## WHAT YOU ARE ASKED TO DO
Copy out each line of the data that holds the word "background".

(Records from a dataset)
────

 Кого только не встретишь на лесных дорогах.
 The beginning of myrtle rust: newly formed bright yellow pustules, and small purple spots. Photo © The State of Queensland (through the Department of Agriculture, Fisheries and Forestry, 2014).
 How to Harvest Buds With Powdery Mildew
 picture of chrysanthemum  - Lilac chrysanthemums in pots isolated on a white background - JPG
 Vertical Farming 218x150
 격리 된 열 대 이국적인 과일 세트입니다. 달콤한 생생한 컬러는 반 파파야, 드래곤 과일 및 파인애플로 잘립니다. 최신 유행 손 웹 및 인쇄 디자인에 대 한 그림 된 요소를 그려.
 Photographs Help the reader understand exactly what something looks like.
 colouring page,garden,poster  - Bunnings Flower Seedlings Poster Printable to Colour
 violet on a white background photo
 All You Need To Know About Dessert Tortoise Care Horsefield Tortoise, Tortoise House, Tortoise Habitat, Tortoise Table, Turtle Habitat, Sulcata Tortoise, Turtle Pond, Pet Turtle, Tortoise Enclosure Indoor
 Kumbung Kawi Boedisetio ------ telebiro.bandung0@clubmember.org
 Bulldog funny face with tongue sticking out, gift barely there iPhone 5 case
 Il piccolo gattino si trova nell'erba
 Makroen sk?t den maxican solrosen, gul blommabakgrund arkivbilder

────

## REPLY
 picture of chrysanthemum  - Lilac chrysanthemums in pots isolated on a white background - JPG
 violet on a white background photo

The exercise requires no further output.